### TÂCHES À RÉALISER
1. Recopiez tout le passage de l'entretien avec Patrick Bruel et Nathalie Baye, depuis « En fait, on » jusqu'à « côte à côte. ».
2. Pour chaque affirmation ci-dessous, dites si elle s'accorde avec l'entretien avec Patrick Bruel et Nathalie Baye en répondant oui ou non, puis citez les mots de l'entretien qui permettent de trancher.
(a) D'après Patrick Bruel, les deux acteurs se sont rencontrés pour la première fois à Roland-Garros.
(b) Nathalie Baye se rappelle bien les dates.
(c) À la répétition des César, Nathalie Baye est allée annoncer à Patrick Bruel qu'elle acceptait le film.
3. Répondez brièvement à ces questions sur l'entretien avec Patrick Bruel et Nathalie Baye.
(a) Qui avait invité les deux acteurs à un match de tennis ?
(b) À quelle fête se sont-ils retrouvés assis l'un à côté de l'autre, juste avant que Thierry propose le film ?
(c) Pour quelle raison Nathalie Baye avait-elle dit non à Thierry ?

### TEXTE À LIRE

Bruel a suivi, quelques instants plus tard, avec
ses téléphones. Très vite,
tout naturellement, ils ont repris leur conversation,
là où ils l'avaient laissée
quelques mois plus tôt. En même temps,
on les sentait plus légers, plus complices,
presque plus libres que sur le tournage (voir
Studio n° 195). Comme s'ils étaient
heureux de se retrouver, débarrassés
des états d'âme de leurs personnages,
et de leur responsabilité dans cette aventure
si particulière que représente toujours
un premier long métrage, et d'autant plus
singulière, cette fois, qu'ils sont tous
les deux, depuis longtemps, amis avec l'ancien
journaliste de Studio devenu cinéaste.
Comme s'ils étaient heureux de se retrouver,
fiers – et même un peu émus –
de ce film à la fois léger et profond,
vrai et romanesque, grave et lumineux, qu'ils
aiment et qui leur ressemble, tout autant qu'il
ressemble à son réalisateur...
Studio :
Vous souvenez-vous de la toute première
fois où vous vous êtes rencontrés ?
Patrick Bruel : Très
bien... J'ai même une photo ! C'était
à Roland-Garros. Alain Sarde nous avait
invités, tous les deux, pour assister à
un match de tennis.
Nathalie Baye : Ah oui,
tu me l'as dit sur le tournage. Je ne m'en souviens
pas, mais je me rappelle t'avoir vu chanter sur
scène et aussi aux Restos du cœur.
En fait, on se connaissait sans se connaître
vraiment. Roland-Garros, c'était quand ?
Je n'ai aucun souvenir des dates. C'était
il y a plus de dix ans, non ?
Patrick Bruel : Oui. C'était
en 1986 ou 1987... Quelqu'un a fait une photo
de nous, assis côte à côte.
Ça pourrait très bien être
Jeanne et Alex [les personnages qu'ils interprètent
dans Une vie à t'attendre], au
moment de leur première histoire...
Studio :
Et la première fois, justement, où
vous vous êtes rencontrés pour Une
vie à t'attendre ?
Patrick Bruel : Avant ça,
je me souviens que l'on s'est encore retrouvés
assis l'un à côté de l'autre,
à une fête d'Unifrance, juste avant
que Thierry [Klifa] te propose le film ;
il m'a dit, après, qu'il avait passé
la soirée à nous regarder et qu'il
était ému, comme si ses personnages
vivaient déjà sans lui...
Nathalie Baye : Moi, je
me souviens qu'à la répétition
des César [en 2002], je suis venue vers
toi...
Patrick Bruel : ... me dire
que tu ne voulais pas faire le film ! (Rires.)
Nathalie Baye : Oui. Je
n'aime pas les intermédiaires et je préfère
les choses claires. Aussi, j'avais tenu à
te dire personnellement pourquoi j'avais dit non
à Thierry.
Studio :
Pourquoi ?
Nathalie Baye : Pour des
problèmes que j'avais alors avec le scénario...
J'aime beaucoup Thierry, mais, pour moi, ce nest
pas une preuve d'amitié que d'accepter
un film qu'un ami vous propose, alors que vous
ne le sentez pas. C'est même le contraire.

### ENTRÉES DU CORPUS
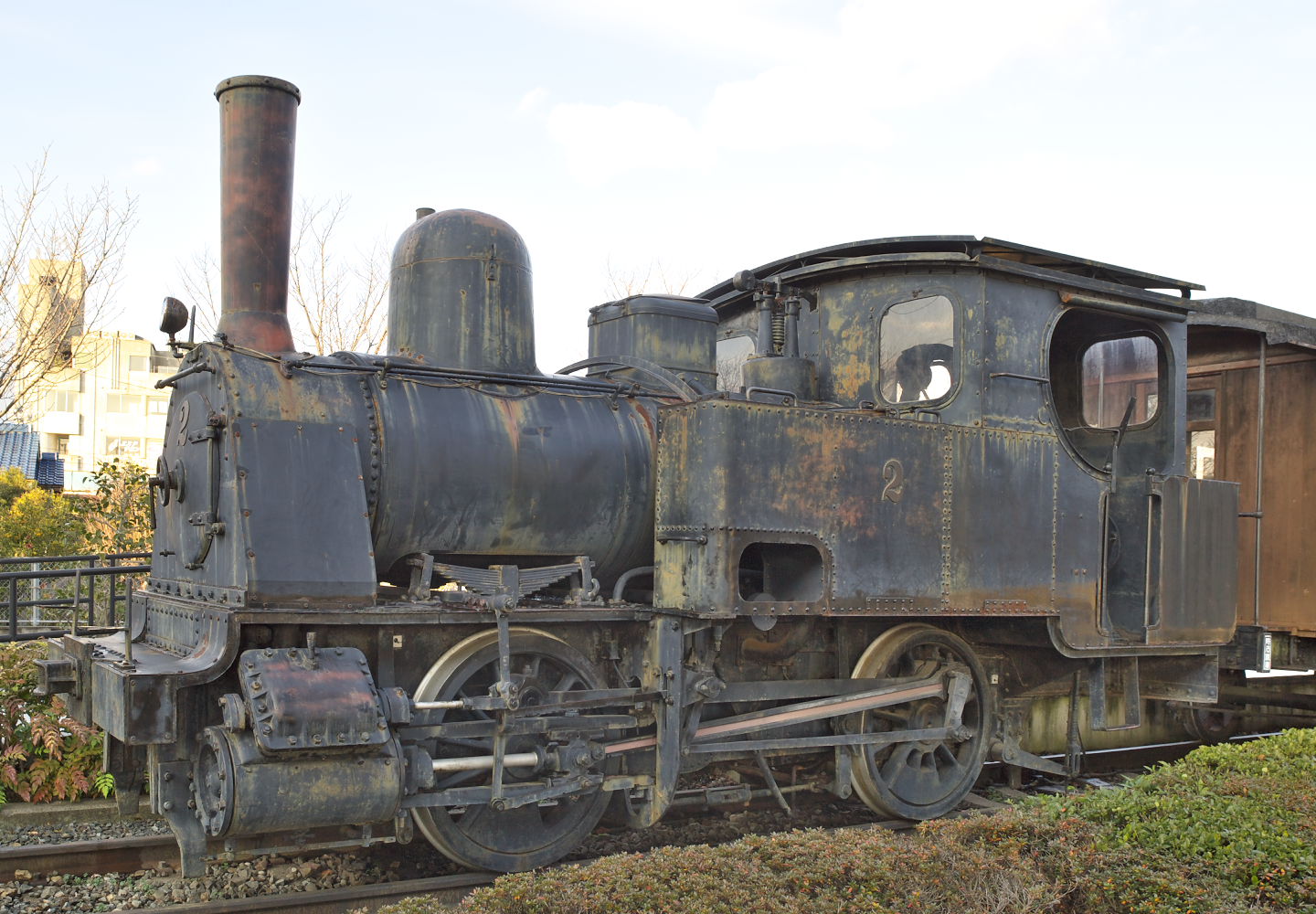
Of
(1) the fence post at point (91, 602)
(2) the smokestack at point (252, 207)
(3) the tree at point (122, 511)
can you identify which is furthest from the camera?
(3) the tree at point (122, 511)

--

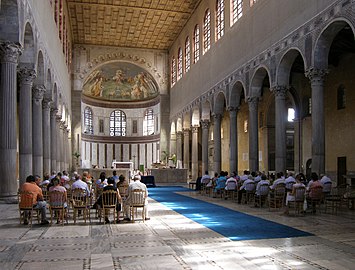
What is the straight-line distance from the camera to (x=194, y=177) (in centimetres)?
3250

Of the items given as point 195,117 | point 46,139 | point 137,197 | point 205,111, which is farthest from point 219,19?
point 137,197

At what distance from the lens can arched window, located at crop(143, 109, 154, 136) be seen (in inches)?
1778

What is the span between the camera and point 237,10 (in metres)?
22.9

==

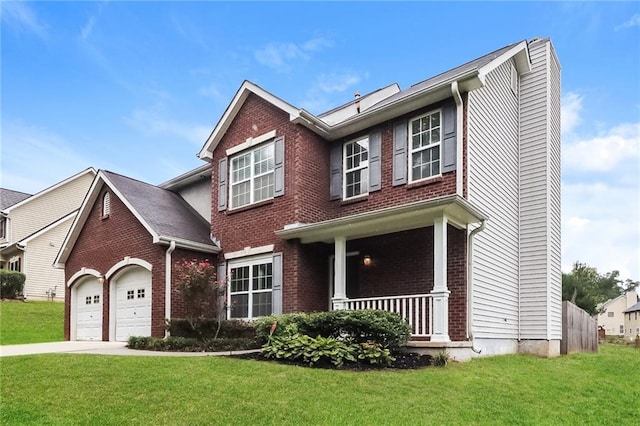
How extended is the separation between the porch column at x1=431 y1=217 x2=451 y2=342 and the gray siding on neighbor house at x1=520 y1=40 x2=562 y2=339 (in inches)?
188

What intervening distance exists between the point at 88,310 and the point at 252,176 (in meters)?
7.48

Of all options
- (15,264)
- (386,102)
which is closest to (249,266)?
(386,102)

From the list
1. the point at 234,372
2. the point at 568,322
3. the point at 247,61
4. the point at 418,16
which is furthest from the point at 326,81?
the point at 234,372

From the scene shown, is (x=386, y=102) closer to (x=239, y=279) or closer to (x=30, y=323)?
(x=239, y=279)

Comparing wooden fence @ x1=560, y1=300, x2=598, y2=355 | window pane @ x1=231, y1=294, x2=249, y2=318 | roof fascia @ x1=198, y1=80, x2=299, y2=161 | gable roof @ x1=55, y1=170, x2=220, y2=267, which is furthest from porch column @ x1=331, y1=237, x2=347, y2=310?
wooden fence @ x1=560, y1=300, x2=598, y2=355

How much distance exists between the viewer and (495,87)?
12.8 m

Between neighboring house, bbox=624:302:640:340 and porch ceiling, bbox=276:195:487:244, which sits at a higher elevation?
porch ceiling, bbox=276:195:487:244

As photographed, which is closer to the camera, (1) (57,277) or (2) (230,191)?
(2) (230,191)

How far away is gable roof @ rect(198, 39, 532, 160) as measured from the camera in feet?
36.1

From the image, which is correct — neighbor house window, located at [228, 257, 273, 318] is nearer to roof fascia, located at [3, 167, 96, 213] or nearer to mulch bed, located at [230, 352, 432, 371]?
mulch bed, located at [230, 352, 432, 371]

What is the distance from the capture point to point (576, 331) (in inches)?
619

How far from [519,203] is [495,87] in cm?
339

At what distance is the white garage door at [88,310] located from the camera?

### RÉPONSES PAR TÂCHE
1.
En fait, on se connaissait sans se connaître
vraiment. Roland-Garros, c'était quand ?
Je n'ai aucun souvenir des dates. C'était
il y a plus de dix ans, non ?
Patrick Bruel : Oui. C'était
en 1986 ou 1987... Quelqu'un a fait une photo
de nous, assis côte à côte.

2.
(a) Oui : « C'était à Roland-Garros. »
(b) Non : « Je n'ai aucun souvenir des dates. »
(c) Non : « me dire que tu ne voulais pas faire le film ! »

3.
(a) Alain Sarde.
(b) Une fête d'Unifrance.
(c) À cause de problèmes qu'elle avait alors avec le scénario.